Extract, exactly as written, all lines of the material below from the line that includes "At what distance from the" through its last line.
--- GIVEN RECORDS ---
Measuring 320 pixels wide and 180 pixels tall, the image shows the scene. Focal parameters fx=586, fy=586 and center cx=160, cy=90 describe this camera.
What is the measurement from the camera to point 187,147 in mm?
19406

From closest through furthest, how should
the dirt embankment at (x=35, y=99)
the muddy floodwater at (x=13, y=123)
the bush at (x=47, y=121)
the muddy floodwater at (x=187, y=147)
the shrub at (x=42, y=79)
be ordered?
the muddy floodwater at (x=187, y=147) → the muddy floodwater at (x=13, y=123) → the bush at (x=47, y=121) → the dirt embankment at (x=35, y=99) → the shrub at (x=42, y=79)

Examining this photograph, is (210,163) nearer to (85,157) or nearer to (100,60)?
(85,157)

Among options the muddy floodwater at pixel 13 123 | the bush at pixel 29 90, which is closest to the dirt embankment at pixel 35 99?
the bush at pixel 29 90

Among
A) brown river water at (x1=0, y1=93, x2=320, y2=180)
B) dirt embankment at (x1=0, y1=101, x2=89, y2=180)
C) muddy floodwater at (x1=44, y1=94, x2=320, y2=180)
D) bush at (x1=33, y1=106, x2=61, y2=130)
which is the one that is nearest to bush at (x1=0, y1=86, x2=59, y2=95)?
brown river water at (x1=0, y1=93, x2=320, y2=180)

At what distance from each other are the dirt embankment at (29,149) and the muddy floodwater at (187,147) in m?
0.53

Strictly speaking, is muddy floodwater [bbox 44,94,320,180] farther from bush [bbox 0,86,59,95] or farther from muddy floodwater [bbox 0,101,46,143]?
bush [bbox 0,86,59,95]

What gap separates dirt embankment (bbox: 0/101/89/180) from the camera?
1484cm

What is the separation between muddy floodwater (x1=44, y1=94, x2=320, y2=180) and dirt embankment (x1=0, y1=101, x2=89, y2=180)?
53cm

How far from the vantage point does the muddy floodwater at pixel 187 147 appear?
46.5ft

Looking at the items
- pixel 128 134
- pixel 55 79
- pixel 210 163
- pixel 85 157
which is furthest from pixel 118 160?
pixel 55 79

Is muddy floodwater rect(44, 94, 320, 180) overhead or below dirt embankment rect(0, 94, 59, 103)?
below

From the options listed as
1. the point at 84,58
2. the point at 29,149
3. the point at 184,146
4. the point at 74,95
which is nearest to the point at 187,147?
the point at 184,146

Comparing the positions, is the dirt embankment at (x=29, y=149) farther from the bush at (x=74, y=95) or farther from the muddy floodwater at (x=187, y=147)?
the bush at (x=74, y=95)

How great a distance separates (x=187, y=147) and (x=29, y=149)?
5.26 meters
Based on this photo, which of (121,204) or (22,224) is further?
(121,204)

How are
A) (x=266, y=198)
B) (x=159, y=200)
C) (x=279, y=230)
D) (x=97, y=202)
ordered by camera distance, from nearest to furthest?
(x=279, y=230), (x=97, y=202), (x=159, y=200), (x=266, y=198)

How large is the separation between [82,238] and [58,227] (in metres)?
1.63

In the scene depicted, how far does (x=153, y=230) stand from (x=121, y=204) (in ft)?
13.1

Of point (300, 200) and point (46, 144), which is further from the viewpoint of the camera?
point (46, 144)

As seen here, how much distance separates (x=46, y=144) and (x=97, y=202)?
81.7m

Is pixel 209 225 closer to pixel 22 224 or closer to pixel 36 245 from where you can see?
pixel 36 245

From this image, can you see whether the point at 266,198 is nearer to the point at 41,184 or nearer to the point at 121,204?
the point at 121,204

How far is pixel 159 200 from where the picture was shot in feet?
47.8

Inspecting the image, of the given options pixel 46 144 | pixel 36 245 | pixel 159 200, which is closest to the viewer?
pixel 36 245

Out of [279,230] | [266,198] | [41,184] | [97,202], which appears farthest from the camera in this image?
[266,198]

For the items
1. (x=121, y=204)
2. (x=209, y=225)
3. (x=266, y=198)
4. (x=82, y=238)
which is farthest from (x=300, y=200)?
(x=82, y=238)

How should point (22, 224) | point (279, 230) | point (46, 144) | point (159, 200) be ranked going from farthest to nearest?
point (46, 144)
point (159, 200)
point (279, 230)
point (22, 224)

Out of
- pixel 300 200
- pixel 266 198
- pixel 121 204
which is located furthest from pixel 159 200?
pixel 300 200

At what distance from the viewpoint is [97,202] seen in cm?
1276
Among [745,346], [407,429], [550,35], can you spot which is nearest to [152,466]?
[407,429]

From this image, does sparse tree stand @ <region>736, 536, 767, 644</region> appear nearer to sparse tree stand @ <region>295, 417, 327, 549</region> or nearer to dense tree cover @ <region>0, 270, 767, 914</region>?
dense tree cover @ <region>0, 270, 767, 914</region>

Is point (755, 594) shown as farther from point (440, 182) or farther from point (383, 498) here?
---
§ RESULT OF THE EXERCISE
At what distance from the viewpoint is [97,202] seen in cm?
1276
Among [745,346], [407,429], [550,35], can you spot which is nearest to [152,466]?
[407,429]

From this image, does sparse tree stand @ <region>736, 536, 767, 644</region> appear nearer to sparse tree stand @ <region>295, 417, 327, 549</region> or nearer to dense tree cover @ <region>0, 270, 767, 914</region>?
dense tree cover @ <region>0, 270, 767, 914</region>

Is point (755, 594) shown as farther from point (440, 182) or farther from point (383, 498) here?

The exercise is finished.